> _TAREFAS A REALIZAR_
1 – Passe para o inglês esta frase da entrevista com o Babalorixá Jorge Kibanazambi: "Nossa cidade melhorou muito, cresceu em vários pontos, vem evoluindo numa cadência positiva."
2 – Na entrevista com o Babalorixá Jorge Kibanazambi, há quantos anos ele diz estar em Colombo?
3 – Escreva a continuação da entrevista com o Babalorixá Jorge Kibanazambi, começando logo depois da última pergunta.

> _BLOCO DE TEXTO_
Líder religioso e comunitário, o Babalorixá Jorge Kibanazambi recebeu no último mês de março o título de cidadão honorário do município de Colombo, por parte da Câmara Municipal. Para falar sobre a honraria e sobre sua história de luta por igualdade, o sorridente Baba Jorge recepcionou a reportagem do Jornal de Colombo na sede da Associação Beneficente Afro-Brasileira São Jerônimo e São Jorge, localizada no bairro Ana Terra. 

Jornal de Colombo – Qual foi o seu sentimento por receber o título de cidadão honorário de Colombo?

Jorge Kibanazambi – A gente já vem num processo de luta e resistência muito grande, há muito tempo aqui no município de Colombo, batalhando, tentando edificar o movimento negro em Colombo para que possamos ter um diálogo melhor junto aos administradores públicos. E eu já estou nesta luta há muito tempo. Já fui consultor de ações voltadas às comunidades negras junto da Conapir (Conferência Nacional de Promoção da Igualdade Racial), da Cepir (Conselho Estadual de Promoção da Igualdade Racial). O meu trabalho em prol da igualdade é algo que eu já nasci fazendo. Faz 20 anos que estou em Colombo e neste período enfrentamos várias guerras aqui. Passamos períodos em Colombo parecendo o Rio de Janeiro. Polícia correndo, helicóptero, tudo. Depois que foi colocado o Batalhão aí foi uma benção para Colombo. Peguei um período que o táxi deixava a gente na Ribeira. Se falasse que ia pro Ana Terra os caras não pegavam. Nossa cidade melhorou muito, cresceu em vários pontos, vem evoluindo numa cadência positiva. E a nível racial, com essa questão do título, para um homem negro, de terreiro, enquanto babalorixá, como sacerdote, pelas lutas e enfrentamento ao racismo, me sinto honrado por fazer parte desse crescimento. E uma vez que hoje, uma Câmara de Vereadores consegue votar com unanimidade, mostra que está todo mundo com o mesmo olhar. Embora existam diversidades políticas, o olhar de mudança e de crescimento é o mesmo. 

JC – E como se deu sua chegada a Colombo?

Registros de um conjunto de dados:
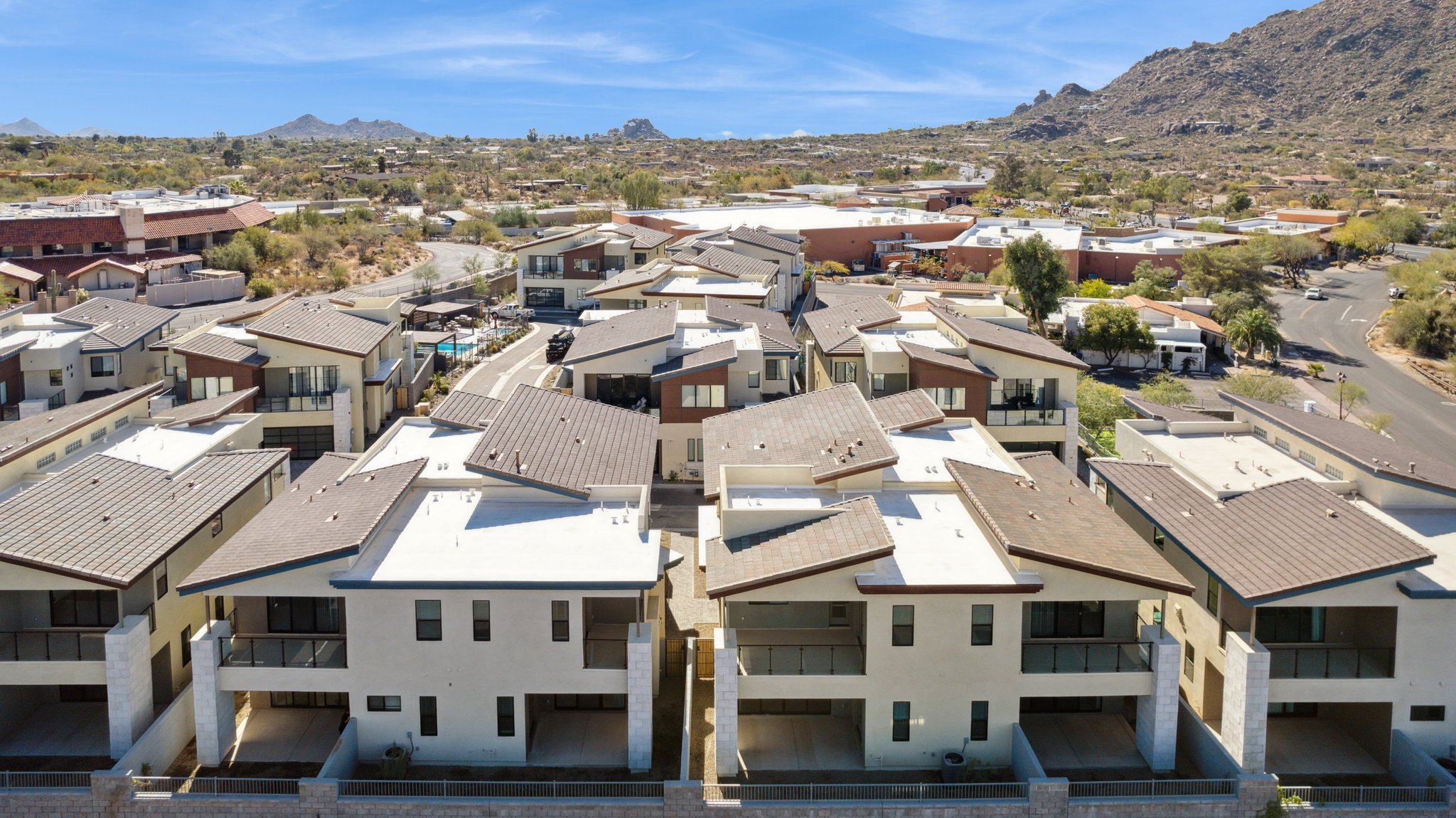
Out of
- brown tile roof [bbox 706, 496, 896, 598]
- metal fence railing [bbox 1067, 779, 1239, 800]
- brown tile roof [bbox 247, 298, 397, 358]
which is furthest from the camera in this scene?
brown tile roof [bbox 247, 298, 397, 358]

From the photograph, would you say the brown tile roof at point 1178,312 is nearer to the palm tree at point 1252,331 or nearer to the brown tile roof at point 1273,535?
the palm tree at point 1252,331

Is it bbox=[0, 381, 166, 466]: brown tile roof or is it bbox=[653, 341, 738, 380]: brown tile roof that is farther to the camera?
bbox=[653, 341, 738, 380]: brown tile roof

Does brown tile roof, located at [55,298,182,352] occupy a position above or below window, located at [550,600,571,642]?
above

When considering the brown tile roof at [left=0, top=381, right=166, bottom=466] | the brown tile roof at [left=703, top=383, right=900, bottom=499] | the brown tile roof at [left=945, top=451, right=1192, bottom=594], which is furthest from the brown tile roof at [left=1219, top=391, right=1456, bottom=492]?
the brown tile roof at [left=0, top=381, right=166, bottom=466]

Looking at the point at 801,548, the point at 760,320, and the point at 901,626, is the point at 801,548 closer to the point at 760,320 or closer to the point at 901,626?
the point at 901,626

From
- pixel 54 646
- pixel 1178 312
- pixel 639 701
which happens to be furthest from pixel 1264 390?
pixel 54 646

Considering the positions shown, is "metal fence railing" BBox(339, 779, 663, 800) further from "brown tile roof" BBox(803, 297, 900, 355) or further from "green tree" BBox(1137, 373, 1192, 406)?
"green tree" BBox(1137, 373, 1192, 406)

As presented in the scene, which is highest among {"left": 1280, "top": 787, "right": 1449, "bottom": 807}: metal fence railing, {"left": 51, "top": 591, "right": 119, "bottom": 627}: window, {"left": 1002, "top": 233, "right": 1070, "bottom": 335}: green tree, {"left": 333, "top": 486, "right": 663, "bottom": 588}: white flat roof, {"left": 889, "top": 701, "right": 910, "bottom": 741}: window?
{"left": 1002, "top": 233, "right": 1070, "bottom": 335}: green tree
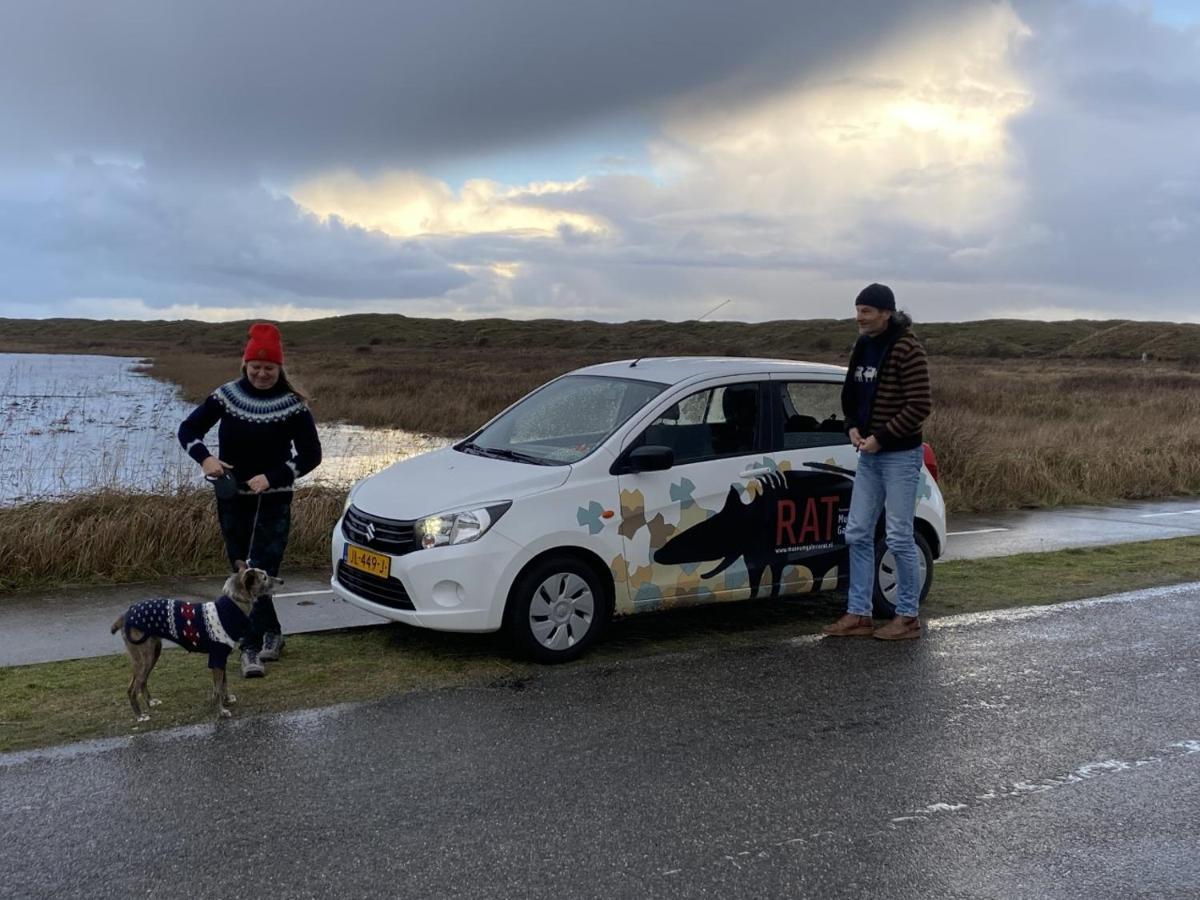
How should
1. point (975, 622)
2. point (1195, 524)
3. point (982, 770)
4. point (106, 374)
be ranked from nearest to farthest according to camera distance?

==

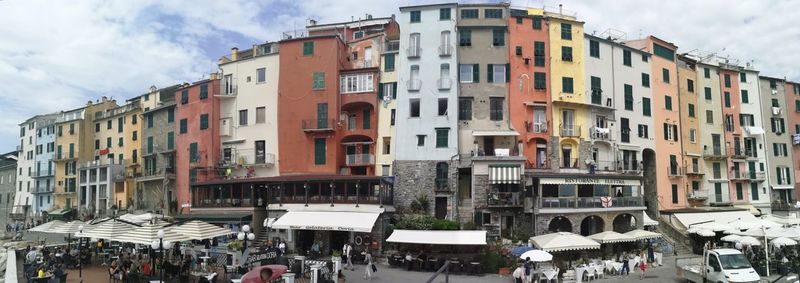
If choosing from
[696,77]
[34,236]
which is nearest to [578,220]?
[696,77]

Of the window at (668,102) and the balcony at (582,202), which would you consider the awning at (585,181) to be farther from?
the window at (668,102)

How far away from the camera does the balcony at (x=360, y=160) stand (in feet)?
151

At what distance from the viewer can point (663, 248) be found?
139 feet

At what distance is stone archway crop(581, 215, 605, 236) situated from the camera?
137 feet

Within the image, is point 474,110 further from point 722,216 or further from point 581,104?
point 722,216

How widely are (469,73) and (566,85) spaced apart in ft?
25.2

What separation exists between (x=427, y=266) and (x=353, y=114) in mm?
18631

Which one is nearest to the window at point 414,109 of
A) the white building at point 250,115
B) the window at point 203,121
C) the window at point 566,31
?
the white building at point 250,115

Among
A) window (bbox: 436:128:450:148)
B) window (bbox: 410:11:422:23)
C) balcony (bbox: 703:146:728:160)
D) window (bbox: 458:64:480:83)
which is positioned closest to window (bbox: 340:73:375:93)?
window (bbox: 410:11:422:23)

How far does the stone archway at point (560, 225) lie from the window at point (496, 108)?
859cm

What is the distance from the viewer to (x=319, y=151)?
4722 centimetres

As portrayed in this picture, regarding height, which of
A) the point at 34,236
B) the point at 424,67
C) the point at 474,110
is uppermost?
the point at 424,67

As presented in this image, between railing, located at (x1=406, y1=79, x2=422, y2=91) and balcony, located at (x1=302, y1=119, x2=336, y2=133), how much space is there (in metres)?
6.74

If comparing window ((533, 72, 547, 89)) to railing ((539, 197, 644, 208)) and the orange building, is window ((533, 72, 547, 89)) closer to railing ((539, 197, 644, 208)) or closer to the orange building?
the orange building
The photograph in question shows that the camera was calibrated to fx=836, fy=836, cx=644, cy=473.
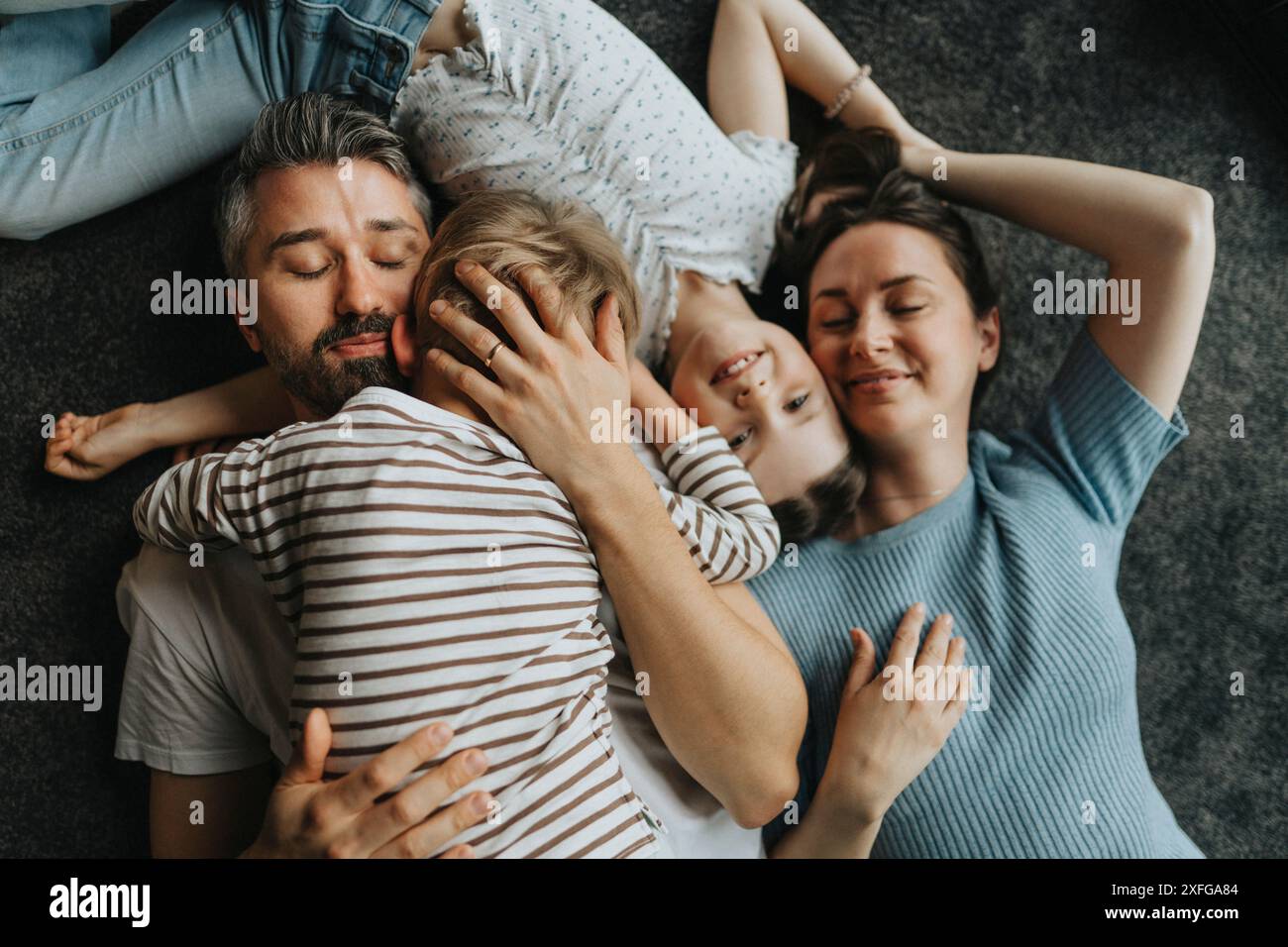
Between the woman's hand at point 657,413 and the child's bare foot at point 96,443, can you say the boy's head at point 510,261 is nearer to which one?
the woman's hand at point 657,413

> _TAREFAS RESOLVIDAS_
1 – Our city has improved a lot, has grown in several respects, and has been evolving at a positive pace.

2 – Há 20 anos.

3 –
JK – Eu sou carioca. Vir para Colombo foi algo fascinante. Eu sou casado com uma gaúcha. Eu dou aula de língua yorubá, e na época o amigo Auro Rodrigues me convidou numa convenção da UFBA (Universidade Federal da Bahia) para dar uma palestra na Azenha, em Porto Alegre, próximo ao antigo campo do Grêmio. Cheguei lá e encontrei o Batuque, que era totalmente diferente do Candomblé e de tudo que eu tinha visto na minha vida. Aí me apaixonei, quis conhecer, saber de onde era. E acabei conhecendo a Fabiana, e casamos. Chegou um período em que eu pensei em voltar pro Rio de Janeiro. Até fomos para lá, para a casa da minha mãe. Passamos de 15 a 20 dias e ela não se adaptou. A Fabiana falou “vamos fazer assim: que tal Curitiba?”, pois fica no meio do caminho. E foi legal, cheguei em Curitiba vi que já tinha uma frente social, tinha federações de Umbandá e Candomblé.e fui fazendo vínculos e acabei chegando em Colombo por intermédio do Jorge do Tranca-Rua e me apresentou o senhor Osvaldo, que era dono dessa residência. Seis anos depois adquiri o imóvel e estamos aí até hoje. 

JC – Nestes vinte anos aqui, você também passou por alguns percalços, como a intolerância religiosa que acabou culminando na interdição do terreiro, impedindo o local de fazer suas celebrações religiosas. Como foi esse momento para você?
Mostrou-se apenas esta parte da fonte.